TRENTON - Independent experts and Republicans on Thursday assailed a proposed constitutional amendment that they said would make New Jersey's legislative elections less competitive and help cement a Democratic majority for years to come.

TRENTON - Independent experts and Republicans on Thursday assailed a proposed constitutional amendment that they said would make New Jersey's legislative elections less competitive and help cement a Democratic majority for years to come.

Democrats are fast-tracking the amendment, which would require voter approval, through the Legislature for a likely vote next week, in hope of getting the question on November's ballot.

Democrats control the Senate, 24-16, and, based on November's elections, will expand their majority next week in the Assembly to 52-28.

"This is a bald-faced attempt to pull the wool over voters' eyes, making them complicit in a process that will only serve to increase their own cynicism about politics," Patrick Murray, director of the Monmouth University Polling Institute, told a Senate panel in rare public remarks opposing specific legislation.

The proposal would change the process by which the state's 40 legislative districts are drawn every 10 years. Currently, a 10-member Apportionment Commission, composed evenly of members of each party, convenes each decade to redraw districts to account for changes in the census.

The next legislative map will be drawn in 2021. A separate process affects congressional redistricting.

The plan is most controversial because it would enshrine in the constitution that "at least" 10 districts - or 25 percent - be "competitive" relative to the "average" district.

It defines a competitive district as one that "is more favorable to either major political party by no more than 5 percentage points of the average district in the plan."

Under the amendment, the commission would calculate the "average" district by using the results of statewide elections - for governor, president, and U.S. senator - for each of the previous 10 elections.

"This linkage is truly bizarre," Murray said. "As we know, voters use a different set of criteria when evaluating whom to support in elections for federal offices vs. state offices and for executive positions vs. legislative ones."

Murray added, "I have been crunching numbers in New Jersey for long enough to know when something smells fishy."

State Sen. Nicholas Scutari (D., Union), a bill sponsor, said the amendment would ensure fairness and "equal representation amongst voters."

"Every election should be considered during the redistricting process," he said in an interview. "Why wouldn't it? Why would they not want the results of this November's elections to be considered in the redistricting process?"

A number of states have moved to account for competitiveness in legislative redistricting in recent years, but New Jersey would be the only one to set a specific target for the number of competitive districts, said Wendy Underhill, director of elections and redistricting at the National Conference of State Legislatures.

Underhill said she was not aware of any state that by law used results from statewide elections to draw legislative districts, but added that states could be using such criteria behind closed doors.
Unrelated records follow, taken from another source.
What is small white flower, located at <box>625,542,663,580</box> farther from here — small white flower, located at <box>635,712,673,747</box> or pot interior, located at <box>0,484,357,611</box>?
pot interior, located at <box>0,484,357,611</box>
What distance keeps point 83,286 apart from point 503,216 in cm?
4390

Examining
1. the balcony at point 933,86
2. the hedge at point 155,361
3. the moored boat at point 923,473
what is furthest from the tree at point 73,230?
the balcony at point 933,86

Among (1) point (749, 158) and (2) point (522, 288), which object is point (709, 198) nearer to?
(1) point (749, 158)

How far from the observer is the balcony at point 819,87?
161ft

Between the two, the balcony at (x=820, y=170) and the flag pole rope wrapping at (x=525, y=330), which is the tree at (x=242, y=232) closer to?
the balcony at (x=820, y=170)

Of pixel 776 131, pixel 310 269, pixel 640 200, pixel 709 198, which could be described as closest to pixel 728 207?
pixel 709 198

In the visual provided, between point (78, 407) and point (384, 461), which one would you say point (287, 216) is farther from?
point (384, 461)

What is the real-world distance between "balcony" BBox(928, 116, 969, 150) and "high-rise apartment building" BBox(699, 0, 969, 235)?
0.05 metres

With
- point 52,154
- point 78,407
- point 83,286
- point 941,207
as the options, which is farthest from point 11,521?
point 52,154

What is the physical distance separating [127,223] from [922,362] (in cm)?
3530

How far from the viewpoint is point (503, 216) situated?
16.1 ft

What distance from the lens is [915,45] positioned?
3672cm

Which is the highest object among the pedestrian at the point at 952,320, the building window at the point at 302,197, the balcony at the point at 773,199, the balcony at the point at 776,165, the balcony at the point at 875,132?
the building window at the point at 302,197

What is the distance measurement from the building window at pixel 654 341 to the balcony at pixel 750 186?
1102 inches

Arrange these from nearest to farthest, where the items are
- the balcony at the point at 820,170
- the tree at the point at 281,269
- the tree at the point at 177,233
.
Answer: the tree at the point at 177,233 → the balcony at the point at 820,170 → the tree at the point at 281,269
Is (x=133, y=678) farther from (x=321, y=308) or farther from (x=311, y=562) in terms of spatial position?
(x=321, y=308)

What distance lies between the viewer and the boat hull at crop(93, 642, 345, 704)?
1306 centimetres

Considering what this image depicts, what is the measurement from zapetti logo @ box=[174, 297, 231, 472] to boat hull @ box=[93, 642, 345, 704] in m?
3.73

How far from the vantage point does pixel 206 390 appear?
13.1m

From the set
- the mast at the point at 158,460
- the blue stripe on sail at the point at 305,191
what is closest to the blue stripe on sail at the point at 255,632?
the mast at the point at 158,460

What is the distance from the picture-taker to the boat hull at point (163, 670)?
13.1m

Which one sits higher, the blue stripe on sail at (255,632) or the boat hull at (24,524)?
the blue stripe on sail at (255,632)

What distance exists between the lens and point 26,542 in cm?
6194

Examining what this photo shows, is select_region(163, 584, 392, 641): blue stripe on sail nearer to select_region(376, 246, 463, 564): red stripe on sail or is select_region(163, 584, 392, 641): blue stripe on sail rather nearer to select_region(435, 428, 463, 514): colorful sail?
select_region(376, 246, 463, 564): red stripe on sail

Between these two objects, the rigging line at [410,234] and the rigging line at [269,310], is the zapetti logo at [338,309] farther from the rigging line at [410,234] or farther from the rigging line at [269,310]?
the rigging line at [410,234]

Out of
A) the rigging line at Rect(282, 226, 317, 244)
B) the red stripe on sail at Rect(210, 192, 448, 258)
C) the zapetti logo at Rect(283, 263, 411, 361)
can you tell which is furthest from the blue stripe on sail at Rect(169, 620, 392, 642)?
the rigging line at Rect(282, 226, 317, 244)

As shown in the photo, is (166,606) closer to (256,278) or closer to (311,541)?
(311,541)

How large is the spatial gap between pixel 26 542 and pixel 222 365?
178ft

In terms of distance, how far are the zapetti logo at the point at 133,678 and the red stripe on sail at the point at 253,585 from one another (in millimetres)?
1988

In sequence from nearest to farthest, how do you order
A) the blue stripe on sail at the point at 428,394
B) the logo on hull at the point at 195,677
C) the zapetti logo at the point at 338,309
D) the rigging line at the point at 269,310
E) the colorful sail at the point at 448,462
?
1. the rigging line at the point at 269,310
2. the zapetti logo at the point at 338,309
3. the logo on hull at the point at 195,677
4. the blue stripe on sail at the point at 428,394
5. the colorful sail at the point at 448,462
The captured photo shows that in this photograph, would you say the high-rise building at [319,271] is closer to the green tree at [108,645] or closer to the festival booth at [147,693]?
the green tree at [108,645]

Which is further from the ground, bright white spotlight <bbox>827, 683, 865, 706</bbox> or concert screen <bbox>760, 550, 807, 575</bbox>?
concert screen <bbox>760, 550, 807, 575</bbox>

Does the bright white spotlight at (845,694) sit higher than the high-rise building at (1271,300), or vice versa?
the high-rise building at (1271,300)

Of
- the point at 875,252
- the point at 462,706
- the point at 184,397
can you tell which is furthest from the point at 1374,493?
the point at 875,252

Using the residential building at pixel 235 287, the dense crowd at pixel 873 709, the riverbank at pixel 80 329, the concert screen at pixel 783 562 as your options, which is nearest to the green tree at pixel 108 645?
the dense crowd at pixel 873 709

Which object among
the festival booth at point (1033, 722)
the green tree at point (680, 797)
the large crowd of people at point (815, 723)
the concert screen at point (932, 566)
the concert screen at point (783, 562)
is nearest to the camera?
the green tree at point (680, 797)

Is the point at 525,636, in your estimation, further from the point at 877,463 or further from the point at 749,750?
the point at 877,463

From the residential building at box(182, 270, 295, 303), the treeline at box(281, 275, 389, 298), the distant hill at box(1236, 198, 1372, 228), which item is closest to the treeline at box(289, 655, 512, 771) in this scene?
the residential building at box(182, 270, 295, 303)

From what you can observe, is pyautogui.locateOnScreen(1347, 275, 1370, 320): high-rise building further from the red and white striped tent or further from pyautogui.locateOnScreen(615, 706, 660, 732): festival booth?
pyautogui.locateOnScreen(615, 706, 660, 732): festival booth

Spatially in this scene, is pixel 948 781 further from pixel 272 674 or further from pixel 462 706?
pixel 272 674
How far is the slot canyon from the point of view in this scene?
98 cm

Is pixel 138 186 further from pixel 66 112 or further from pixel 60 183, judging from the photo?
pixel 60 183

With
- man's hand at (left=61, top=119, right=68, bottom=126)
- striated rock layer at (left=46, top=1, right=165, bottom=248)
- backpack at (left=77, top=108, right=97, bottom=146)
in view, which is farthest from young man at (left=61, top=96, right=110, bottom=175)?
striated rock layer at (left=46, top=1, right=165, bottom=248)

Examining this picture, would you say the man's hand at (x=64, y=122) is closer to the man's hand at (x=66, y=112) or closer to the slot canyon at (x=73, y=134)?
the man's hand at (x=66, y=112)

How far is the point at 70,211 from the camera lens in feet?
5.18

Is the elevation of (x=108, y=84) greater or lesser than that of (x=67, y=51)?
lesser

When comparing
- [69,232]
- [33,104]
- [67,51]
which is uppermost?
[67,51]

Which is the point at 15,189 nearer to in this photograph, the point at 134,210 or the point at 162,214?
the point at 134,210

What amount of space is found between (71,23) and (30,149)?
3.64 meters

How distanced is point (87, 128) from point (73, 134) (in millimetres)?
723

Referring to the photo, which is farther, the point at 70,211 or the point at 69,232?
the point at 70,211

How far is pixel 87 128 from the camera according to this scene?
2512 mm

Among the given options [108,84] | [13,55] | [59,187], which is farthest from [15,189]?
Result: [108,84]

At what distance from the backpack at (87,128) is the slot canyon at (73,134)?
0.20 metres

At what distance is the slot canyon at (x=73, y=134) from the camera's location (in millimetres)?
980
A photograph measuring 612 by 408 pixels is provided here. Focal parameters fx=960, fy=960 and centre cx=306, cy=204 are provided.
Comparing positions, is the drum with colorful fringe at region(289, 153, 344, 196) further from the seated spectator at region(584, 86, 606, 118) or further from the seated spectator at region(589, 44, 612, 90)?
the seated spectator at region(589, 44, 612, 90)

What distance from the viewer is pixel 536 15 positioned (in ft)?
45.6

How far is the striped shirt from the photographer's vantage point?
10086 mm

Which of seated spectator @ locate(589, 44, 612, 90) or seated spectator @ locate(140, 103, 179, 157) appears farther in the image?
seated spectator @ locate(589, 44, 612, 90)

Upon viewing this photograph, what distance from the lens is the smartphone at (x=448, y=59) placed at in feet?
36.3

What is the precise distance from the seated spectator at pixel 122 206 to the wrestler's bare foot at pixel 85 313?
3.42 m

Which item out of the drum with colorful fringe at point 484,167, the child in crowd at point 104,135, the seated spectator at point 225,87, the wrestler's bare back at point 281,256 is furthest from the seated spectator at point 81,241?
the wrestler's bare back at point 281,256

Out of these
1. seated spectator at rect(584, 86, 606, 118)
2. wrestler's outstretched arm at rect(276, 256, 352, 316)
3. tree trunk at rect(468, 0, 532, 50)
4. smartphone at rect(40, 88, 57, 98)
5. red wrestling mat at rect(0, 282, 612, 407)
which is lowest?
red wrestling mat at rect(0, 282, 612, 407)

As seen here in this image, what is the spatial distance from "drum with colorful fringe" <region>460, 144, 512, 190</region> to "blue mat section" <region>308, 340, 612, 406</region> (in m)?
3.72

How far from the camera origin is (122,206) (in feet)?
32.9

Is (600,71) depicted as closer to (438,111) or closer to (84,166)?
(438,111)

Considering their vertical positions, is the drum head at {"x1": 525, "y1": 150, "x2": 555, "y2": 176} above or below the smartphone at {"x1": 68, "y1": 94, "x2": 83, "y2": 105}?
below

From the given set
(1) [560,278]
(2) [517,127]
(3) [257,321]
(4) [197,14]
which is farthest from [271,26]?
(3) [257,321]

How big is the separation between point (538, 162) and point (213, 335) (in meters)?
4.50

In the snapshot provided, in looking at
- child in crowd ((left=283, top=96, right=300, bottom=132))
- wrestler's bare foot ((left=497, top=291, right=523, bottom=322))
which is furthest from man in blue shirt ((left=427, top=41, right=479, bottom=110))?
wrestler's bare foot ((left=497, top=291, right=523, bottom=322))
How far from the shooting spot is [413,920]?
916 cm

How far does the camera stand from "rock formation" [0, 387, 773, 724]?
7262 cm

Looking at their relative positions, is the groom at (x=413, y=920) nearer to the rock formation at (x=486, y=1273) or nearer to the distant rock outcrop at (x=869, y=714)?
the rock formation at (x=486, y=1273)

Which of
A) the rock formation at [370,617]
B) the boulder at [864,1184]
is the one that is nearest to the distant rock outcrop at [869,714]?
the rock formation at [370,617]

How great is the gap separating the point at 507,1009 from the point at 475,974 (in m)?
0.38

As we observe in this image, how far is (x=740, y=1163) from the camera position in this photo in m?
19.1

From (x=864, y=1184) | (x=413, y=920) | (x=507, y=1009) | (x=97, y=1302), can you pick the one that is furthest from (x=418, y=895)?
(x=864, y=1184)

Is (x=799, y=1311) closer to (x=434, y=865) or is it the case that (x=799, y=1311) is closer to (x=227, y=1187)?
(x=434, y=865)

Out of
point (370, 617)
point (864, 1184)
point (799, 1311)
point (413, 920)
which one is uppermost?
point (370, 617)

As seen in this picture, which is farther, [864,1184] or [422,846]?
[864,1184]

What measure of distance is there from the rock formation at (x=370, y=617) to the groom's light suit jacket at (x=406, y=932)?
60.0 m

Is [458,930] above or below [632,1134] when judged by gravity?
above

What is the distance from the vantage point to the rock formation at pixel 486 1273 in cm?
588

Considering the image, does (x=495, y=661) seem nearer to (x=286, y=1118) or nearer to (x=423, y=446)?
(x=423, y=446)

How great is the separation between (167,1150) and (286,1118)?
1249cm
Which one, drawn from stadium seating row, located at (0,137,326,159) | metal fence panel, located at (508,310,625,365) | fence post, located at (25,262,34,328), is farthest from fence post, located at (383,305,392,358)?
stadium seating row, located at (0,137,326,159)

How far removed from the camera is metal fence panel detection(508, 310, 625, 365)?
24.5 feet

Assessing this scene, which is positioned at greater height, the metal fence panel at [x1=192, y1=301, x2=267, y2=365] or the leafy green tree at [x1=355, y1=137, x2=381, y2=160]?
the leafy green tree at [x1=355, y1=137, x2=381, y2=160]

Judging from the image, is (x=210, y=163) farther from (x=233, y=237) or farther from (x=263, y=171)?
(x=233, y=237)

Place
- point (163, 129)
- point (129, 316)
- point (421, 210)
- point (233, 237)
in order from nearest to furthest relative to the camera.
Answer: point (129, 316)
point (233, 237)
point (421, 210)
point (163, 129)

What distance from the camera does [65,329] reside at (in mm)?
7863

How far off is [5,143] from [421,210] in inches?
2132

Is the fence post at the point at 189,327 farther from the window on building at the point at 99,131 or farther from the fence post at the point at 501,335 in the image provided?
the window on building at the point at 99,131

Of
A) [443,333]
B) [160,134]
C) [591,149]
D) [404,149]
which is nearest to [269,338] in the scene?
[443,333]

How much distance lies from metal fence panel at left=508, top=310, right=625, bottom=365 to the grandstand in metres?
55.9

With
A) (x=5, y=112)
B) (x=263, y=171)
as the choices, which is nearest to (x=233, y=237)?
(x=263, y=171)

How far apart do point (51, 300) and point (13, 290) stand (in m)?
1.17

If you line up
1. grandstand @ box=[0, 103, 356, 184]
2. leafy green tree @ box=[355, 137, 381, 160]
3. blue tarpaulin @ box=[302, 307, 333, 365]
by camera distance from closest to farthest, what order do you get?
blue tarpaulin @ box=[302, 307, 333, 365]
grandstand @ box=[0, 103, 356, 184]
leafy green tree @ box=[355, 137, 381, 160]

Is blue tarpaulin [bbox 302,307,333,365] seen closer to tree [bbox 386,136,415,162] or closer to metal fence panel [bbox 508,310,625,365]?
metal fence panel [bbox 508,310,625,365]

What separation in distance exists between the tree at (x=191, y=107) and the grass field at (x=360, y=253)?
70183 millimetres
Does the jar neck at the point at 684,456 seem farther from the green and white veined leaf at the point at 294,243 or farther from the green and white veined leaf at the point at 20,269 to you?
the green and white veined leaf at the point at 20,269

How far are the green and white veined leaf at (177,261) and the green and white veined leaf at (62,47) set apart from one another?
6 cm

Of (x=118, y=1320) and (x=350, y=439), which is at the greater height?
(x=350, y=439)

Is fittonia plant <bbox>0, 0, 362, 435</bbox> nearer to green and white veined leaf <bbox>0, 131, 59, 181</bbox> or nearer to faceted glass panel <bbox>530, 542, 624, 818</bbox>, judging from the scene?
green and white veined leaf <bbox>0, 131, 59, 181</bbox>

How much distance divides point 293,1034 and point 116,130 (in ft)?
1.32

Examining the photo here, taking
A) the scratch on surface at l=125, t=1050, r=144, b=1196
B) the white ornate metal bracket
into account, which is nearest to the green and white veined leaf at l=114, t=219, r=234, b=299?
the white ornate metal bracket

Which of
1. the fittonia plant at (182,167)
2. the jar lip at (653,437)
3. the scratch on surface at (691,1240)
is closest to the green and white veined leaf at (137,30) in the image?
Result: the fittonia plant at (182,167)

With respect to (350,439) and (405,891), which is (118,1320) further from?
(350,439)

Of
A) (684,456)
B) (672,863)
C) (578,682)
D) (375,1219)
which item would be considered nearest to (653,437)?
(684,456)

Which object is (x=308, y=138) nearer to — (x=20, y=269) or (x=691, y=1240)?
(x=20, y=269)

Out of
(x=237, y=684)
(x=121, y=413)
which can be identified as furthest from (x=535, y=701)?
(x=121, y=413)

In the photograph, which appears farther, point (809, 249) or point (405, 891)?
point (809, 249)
Some, such as Vermont and South Carolina, allow for protection of incumbents to be included as a factor in redistricting.

Florida's constitution prohibits apportionment plans that are intended to favor or disfavor a political party or incumbent.

The process outlined in New Jersey's proposed amendment to create competitive districts would actually entrench "a permanent Democratic majority by using a tortured definition of the word competitive," Murray said.

Democrats currently enjoy an average eight-point advantage statewide. Murray said the amendment would allow the commission to manipulate the map to boost Democrats' average advantage to as high as 17 percentage points.

Thus, a district in which Democrats held a 12 percentage point advantage, based on statewide election results, would be considered competitive.

This outcome "defies any commonsense meaning of the term competitive," Murray said.

Another expert, Ingrid Reed, former head of the New Jersey Project at Rutgers' Eagleton Institute of Politics, also spoke in opposition to the amendment.

"To provide this kind of instruction to the commission undermines, I think, what it was intended to do and its value of being able to have both objective and subjective deliberations," she told the Senate State Government, Wagering, Tourism and Historic Preservation Committee.

Both Murray and Reed supported other provisions of the amendment that would change the composition of the Apportionment Commission.

Currently, each party chair appoints five members. In the event of an impasse, as occurred in 2011, the chief justice of the state Supreme Court appoints a tiebreaker.

Under the amendment, each party chair would appoint three members, and the four leaders of the Legislature - the Senate president, Assembly speaker, and minority leaders of the two houses - would each appoint one. The public member would be appointed by the chief justice at the outset of the reapportionment process. The amendment would bar state lawmakers from serving on the commission.

The experts also said it is wise to require the commission to hold public hearings. However, they said the amendment is undermined by the other provisions.

Republicans noted that some liberal editorial boards of the state's biggest newspapers have slammed the proposed amendment. Assemblywoman Holly Schepisi (R., Bergen) called that an "eye-opening moment."

Sen. Gerry Cardinale (R., Bergen) said the amendment would lead New Jersey "down the path of a banana republic."

The interest groups backing the amendment should say they'll "exhume King George" III and make him the 11th member of the commission, Cardinale said.

"What this blatantly says is, 75 percent of the people - their votes don't count," he said.

Sen. Jim Whelan, the committee's chairman and the only Democrat who sat on the panel Thursday, countered that there have only been a handful of competitive districts in recent elections. He argued that the amendment would improve the current system.

To get the question on the ballot, the Legislature would need to pass the amendment with a simple majority by the end of the current session next week and again next session, or with one three-fifths vote.

Members of the public who offered testimony Thursday spoke in dark terms. The amendment is "fascist," said conservative activist Greg Quinlan, who invoked Hitler.

"Why the rush?" asked John Tomicki, executive director of the League of American Families. He added, "You're building cynicism."